Use Positive Language to Describe Your Depression Diagnosis
I love language. I believe the words we choose shape our minds and our world. This is why I choose to say, "I have depression" instead of saying, "I'm depressed." My depression diagnosis is a part of me, but it isn't all of me. Using positive language to describe my illness helps me manage my illness.
At times, I definitely feel like I am a walking pit of doom and gloom. I feel so depressed that I literally can't believe I'll ever feel anything good ever again. I wonder, why live when I feel like dying? No feeling ever lasts forever, though. If I wait it out, usually a friend will text me or I'll see a new recipe I want to try. The world reminds me that there is more to me than my depression.
Depressed Feelings Aren't Your Only Feelings
Maybe you sometimes feel that depression keeps you stuck in negative feelings all the time. Fortunately, feelings always change. Feelings aren't permanent facts.
When I choose to think that I have depression instead of simply being depressed, it creates a little space between me and my illness. It gives me power, which helps me calm down and get perspective. If I try that and still feel overwhelmed, I play a little word game.
I list all the things I have that don't define me as a person. For example, I have black hair, but I am not black hair. I have headaches, but I am not a headache. I have debt, but I am not debt.
You Are Not Your Depression Diagnosis
I also have more than one diagnosis of mental illness. In addition to having depression, I have social anxiety and post-traumatic stress disorder. I have had eating disorders and I have self-harmed in the past through self-injury and suicide attempts. All of those diagnoses and problems are a part of my life and my history, but they do not define me as a whole person.
If you have a hard time seeing yourself outside of your depression, ask a friend to describe what they see in you besides your diagnosis. Honor their positive opinions of you, even if you can't see those same good things in yourself.
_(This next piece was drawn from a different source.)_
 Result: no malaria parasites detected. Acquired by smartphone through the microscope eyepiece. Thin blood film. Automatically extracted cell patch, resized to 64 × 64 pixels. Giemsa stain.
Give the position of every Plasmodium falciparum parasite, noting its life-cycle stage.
I used to argue against compliments from others since I couldn't see good things in myself. Now I realize that I'm not always right. Other people have opinions too, and they are often much kinder and realistic that our own biased opinions of ourselves.
Next time you tell someone about your diagnosis of depression, make sure you emphasize the diagnosis by saying, "I have depression" instead of, "I'm depressed." Be aware of how that simple change in language can change how you feel for the better. It works!
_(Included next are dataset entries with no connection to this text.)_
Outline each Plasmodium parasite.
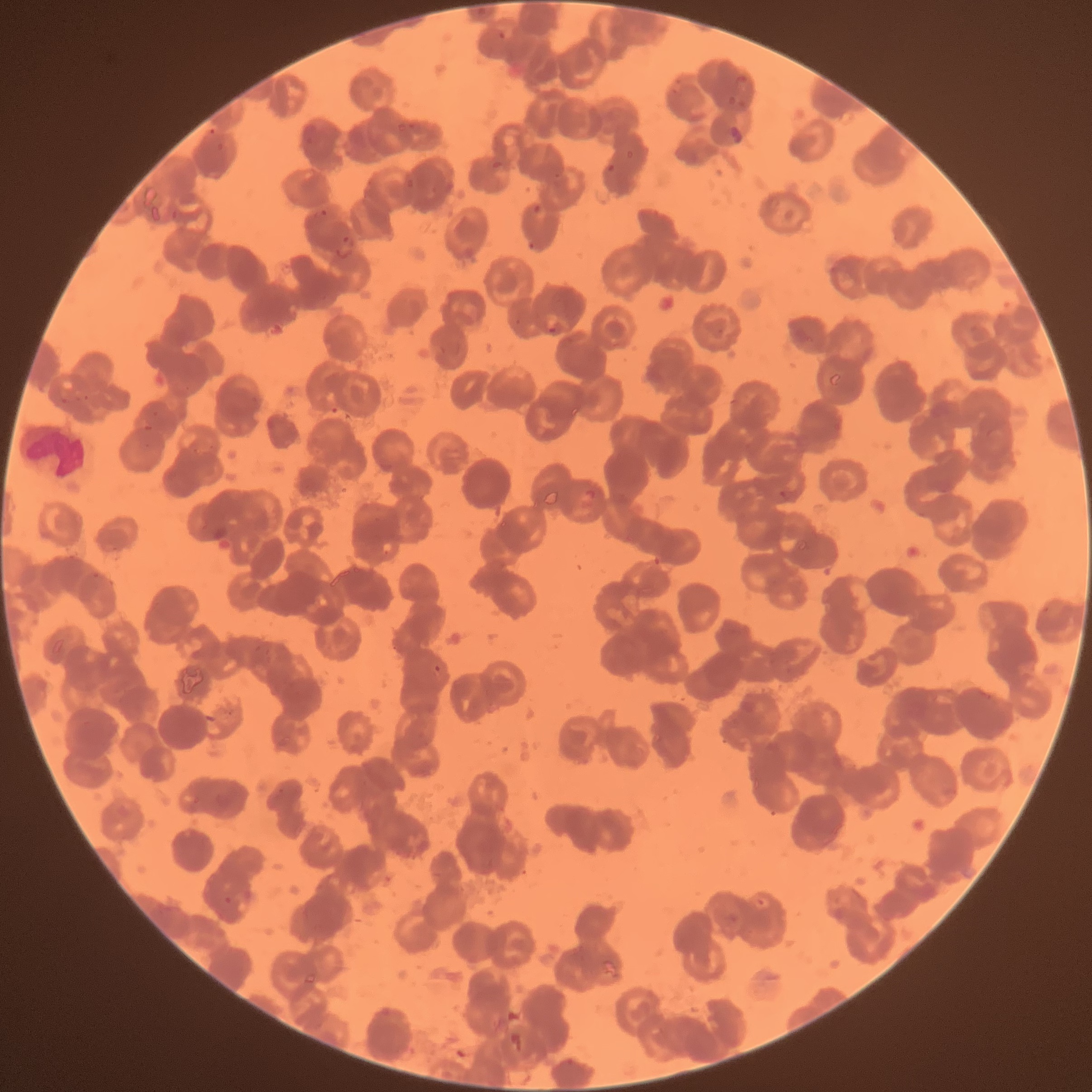

Approximate bounding boxes as (x1,y1)-(x2,y2) corner pairs in pixels.
Plasmodium parasites: (498,30)-(507,40), (407,122)-(421,130), (729,124)-(743,143), (208,128)-(218,135), (491,159)-(505,169), (606,163)-(617,175), (553,173)-(562,179), (405,178)-(415,189), (532,203)-(543,216), (317,208)-(329,219), (336,233)-(355,261), (527,240)-(538,253), (546,319)-(563,337), (582,489)-(597,503), (779,490)-(801,503), (91,572)-(101,580), (432,663)-(443,675), (224,896)-(233,905), (753,896)-(770,913), (728,912)-(742,926).

image size = 1092×1092 pixels
red blood cell morphology = rouleaux formation
modality = optical microscopy
preparation = thin blood smear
You can also find Erin Schulthies on Twitter, Google+, Facebook and her blog, Daisies and Bruises: The Art of Living with Depression.
Schulthies, E. (2014, June 19). Use Positive Language to Describe Your Depression Diagnosis, HealthyPlace. Retrieved on 2020, April 10 from https://www.healthyplace.com/blogs/copingwithdepression/2014/06/use-positive-language-to-describe-your-depression-diagnosis
Author: Erin Schulthies
It's very nice and inspiring post here :)
I'm always get down on the mood fastly, and I always think that I'm not good and always think that people are bored to chat with me..
It's just my imagination or I'm in symtoms of depression? Anyone here can give me answer?
The idea of changing language to separate self from illness/disease/disorder is a good one... Another way of saying this can be: "I am currently living with depression (at the moment)", which can indicate that the depression is (a) separate from me, (b) is an uninvited roommate, and (c) temporary and I anticipate that I will not always be living with it.
All the best on the journey...
I love your suggestions, especially indicating that depression is temporary, or at least only applies to now. None of us know what the future will bring. Thank you so much for your comment. It's helped me a lot!
Be well. :)
i have all those symptoms mentioned above including the suicide attempts i always see the worst in myself i alway hate myself i find it hard to see that their is any good in me
Hi Leo, thanks for your comment. I used to hate myself all the time too but I had to get a bit creative before I could believe anything good about myself. At first I just started to think about how I'm a person just like any other person. I used to be a big Law and Order fan and I'd say, "Okay, even the worst criminals on this tv show have rights! They get to have a lawyer. Someone defends them!" I just listed as many things as I could that proved that I counted as a person. Like the right to vote or pay taxes or whatever. I had to start really low and really small but now I can see that my thoughts about my worth can be pretty skewed at times. Hating myself wasn't making me a better person. So don't give up on your ability to change or even like yourself a little. It takes time and it is possible!